Looking back, I’ve been tired all year.  I’ve had my nose to the grindstone, showing up every day, never giving up, but wearing myself down to finish the project.  There are two times in the last year when I did have energy.  One was trip to Nova Scotia for Lunenburg Doc Fest.  After the festival, I had almost a week to drive around the province, visiting farms and talking to farmers about the project.  These were long days, but I was inspired.  I had energy, and I came back full of the optimism I needed to finish the rough cut.  The other was the National Farmers Convention, which happened in Ottawa at the end of November.  This was a different environment:  We were stuck in a windowless hotel basement, but I was surrounded by farmers talking about the exact issues that this project is about, and making plans for how to solve them.

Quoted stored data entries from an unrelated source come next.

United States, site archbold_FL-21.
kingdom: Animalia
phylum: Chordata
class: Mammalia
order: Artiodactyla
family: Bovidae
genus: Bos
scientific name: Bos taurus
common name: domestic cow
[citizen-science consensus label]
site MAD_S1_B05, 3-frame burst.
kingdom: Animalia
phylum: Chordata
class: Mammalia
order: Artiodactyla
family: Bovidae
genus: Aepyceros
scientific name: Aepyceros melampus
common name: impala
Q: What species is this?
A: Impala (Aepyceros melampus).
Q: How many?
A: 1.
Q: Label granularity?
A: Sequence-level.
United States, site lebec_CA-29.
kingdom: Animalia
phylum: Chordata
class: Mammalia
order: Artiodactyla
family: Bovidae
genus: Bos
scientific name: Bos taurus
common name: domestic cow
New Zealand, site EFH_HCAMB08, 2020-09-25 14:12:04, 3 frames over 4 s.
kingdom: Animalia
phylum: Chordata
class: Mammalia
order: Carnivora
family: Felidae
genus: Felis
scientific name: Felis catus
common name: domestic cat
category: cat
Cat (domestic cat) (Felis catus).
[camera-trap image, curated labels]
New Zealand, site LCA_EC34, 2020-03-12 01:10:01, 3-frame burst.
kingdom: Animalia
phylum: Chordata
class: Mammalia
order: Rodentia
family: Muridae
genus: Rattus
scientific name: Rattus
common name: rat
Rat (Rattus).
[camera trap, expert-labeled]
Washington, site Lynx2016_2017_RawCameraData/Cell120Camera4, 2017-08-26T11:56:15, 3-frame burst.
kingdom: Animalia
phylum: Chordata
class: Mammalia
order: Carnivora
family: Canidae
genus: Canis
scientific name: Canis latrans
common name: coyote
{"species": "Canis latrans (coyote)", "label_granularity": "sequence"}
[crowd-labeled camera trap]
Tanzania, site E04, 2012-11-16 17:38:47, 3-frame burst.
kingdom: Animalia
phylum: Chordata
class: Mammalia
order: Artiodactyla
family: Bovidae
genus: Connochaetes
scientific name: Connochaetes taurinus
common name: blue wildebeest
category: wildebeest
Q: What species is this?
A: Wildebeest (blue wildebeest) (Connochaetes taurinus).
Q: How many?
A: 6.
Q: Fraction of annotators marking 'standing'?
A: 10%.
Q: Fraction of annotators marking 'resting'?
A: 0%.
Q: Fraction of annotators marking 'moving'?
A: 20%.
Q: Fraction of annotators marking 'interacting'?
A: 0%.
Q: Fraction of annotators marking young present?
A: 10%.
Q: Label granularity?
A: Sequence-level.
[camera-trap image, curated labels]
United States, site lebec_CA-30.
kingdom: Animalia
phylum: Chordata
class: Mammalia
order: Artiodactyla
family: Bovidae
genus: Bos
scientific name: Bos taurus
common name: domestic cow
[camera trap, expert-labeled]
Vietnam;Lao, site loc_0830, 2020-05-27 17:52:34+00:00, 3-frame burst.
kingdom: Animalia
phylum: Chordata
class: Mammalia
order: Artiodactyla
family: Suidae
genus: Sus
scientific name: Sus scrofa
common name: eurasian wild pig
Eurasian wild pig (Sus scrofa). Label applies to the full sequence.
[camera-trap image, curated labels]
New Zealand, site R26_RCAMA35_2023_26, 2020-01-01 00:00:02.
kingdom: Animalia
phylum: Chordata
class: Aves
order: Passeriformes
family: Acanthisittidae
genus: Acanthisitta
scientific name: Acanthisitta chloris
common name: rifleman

I think this observation about where I found energy holds a reminder for me.  In May of 2022, after several attempts to blend some form of farm work with editing the film, I realized that the film wasn’t getting done.  I moved back to Vancouver where I knew how to function as a filmmaker — or so my reasoning went.  On that front, I’ve been successful:  The film has progressed.  In Vancouver, I know how to make this film, but I’ve lost touch with my reason for making it.  I’m anxious to get out of city, and I don’t intend to stay any longer than I have to in order to finish.

And on that note, perhaps my next newsletter will be about where I go next…


What’s next?

  • The fine cut.  Then, picture lock, sound, music, and colour.  The final cut.
  • Raise funds for taking the film on tour.  I have some ideas about this; somehow I need to find energy to put them into practice without compromising the work of finishing the film.
  • My work this year with the NFU invovles building the BC Region membership.  This will lay the groundwork for taking the film on tour next year, and building membership nationally.

How can I help?

  • Moral support.  As you can probably tell, I need encouragement.
  • Patience and anticipation.  This project has been a long time coming.  I will be done soon, and when it is, I’ll be turning my attention to more concrete ways that I need help!